Paddock was prescribed diazepam in June; as he had been the previous year. The Journal says . . .

Paddock purchased the drug — its brand name is Valium — without insurance at a Walgreens store in Reno on the same day it was prescribed. He was supposed to take one pill a day.

Diazepam is a sedative-hypnotic drug in the class of drugs known as benzodiazepines, which studies have shown can trigger aggressive behavior. Chronic use or abuse of sedatives such as diazepam can also trigger psychotic experiences, according to drugabuse.com.

I’m not sure how someone experiencing  psychotic episodes could have planned the Mandalay Bay spree killing. That said, while correlation doesn’t equal causation, there’s no doubt that plenty of mass killers were on benzodiazepines.

And this not the first time observers have pointed to a connection between psychiatric drugs and suicides, homicides and mass murder. The question is, did the medication somehow trigger Stephen Paddock’s murderous frenzy or did it prevent him from carrying it out sooner?

72 COMMENTS

    • And that somehow changes this obvious fact? I guess politicians weren’t the only ones lobbied to overlook these things.

      • You think there are problems now, take away psych drugs, and see how it goes. As to the scientology thing, they are against all psychiatric help, period. Maybe that murderous asshole stopped taking his valium, ever think of that?

    • So what? That means she can’t say something sensible. She is actually right. The guns have NOT changed, they have been here all along, our CULTURE has changed.

    • Just because she’s a paranoid hollywood nut job doesn’t mean the aliens AREN’T manipulating the thetins in her brain!!!

    • Where you planning to refute her observation and add something insightful or just name call?

      • The point is that in Kirstie Alley’s world, the solution to all of these problems is Scientology. She is totally biased against psychiatry, and psych drugs. Her answer to all of these problems is to rid ourselves of all of the body thetans that we carry around because Lord Xenu blew up a billion people in a volcano 70 million years ago. She would accomplish this buy having everyone drop hundreds of thousands of dollars to the Church of Scientology, so that they could do auditing. Even if she is right (she’s not), it has nothing to do with any sort of rational look at facts.

    • Still:

      Can cause paranoid or suicidal ideation and impair memory, judgment, and coordination. Combining with other substances, particularly alcohol, can slow breathing and possibly lead to death.

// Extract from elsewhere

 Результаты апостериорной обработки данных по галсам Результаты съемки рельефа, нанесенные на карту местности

      Says about 1 in 8 will experience this with Diazepam.

      At least she’s looking at relatively newly introduced variables and not at centuries old tech that has always been around aka:guns.

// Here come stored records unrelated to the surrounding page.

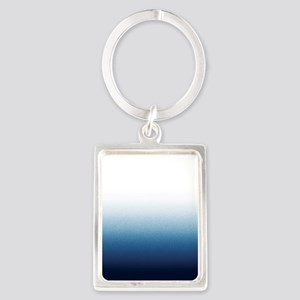 Beautiful Indigo Blue Ombre Keychains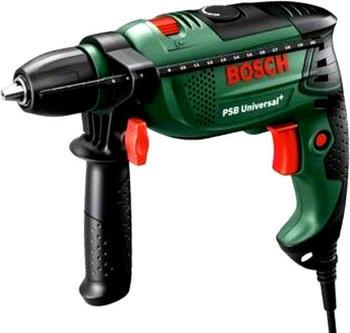 Bosch PSB Universal (0 603 128 509)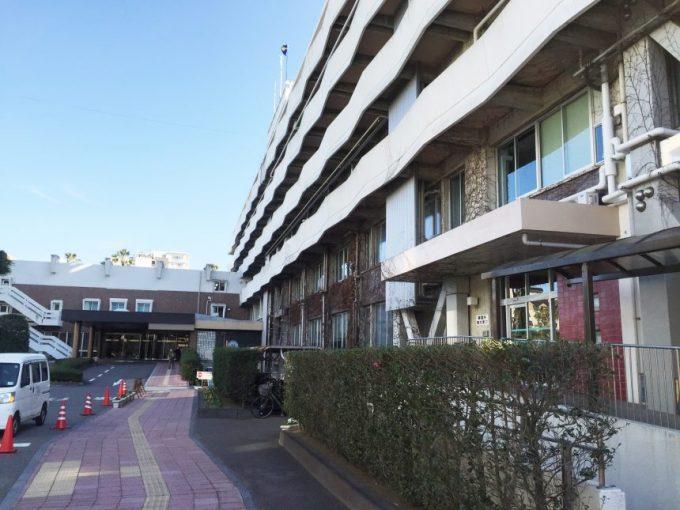 宮崎市役所の建物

  1. No motive, multiple reports of multiple shooters….whatever. When you believe false narratives, you’re hostage to the planned outcomes from the interests who designed the false narratives.

  2. These drugs could push a very few to do these things, but the few were damaged in the first place. I wonder if certain street drugs combined with Valium or other drugs of this type could set this few off.

  3. Scientologists tend to get very angry and violent. Ban Scientology.

    Anyhow, there were mass murders in the USA before 1980.. one nut blew up a school in Michigan nearly a hundred years ago because he was mad about paying property taxes. Richard Speck, Charles Manson, Whitman, H.H. Holmes, … ad infinitum…

    • What kind of drugs were the Manson people on? Sarc. Besides their choice of murder weapons were knives, she said shooters not mass murders.

      • Actually, on of the first recorded school shootings happened in Ontario, Canada in 1902.
        The schoolteacher, confronted three school trustees who he had some problems with, drew a revolver, and shot all of them. He then returned to the schoolhouse and shot three female students who were the children of the trustees before turning the gun on himself. One of the students died and the shooter died months later.

        And that’s discounting crap like a teacher spurned a students advances, etc.

        The first recorded “school shooting” in the US happened in 1764, in Greencastle, PA. The “Enoch Brown School Massacre”. Took place during the Pontiac War, four Delaware (Lenape) American Indians entered the schoolhouse, shot and killed schoolmaster Enoch Brown, and nine children (reports vary). Only two children survived. (I didn’t open with this one, because the children weren’t shot, as they were beaten and killed with clubs knives and etc.)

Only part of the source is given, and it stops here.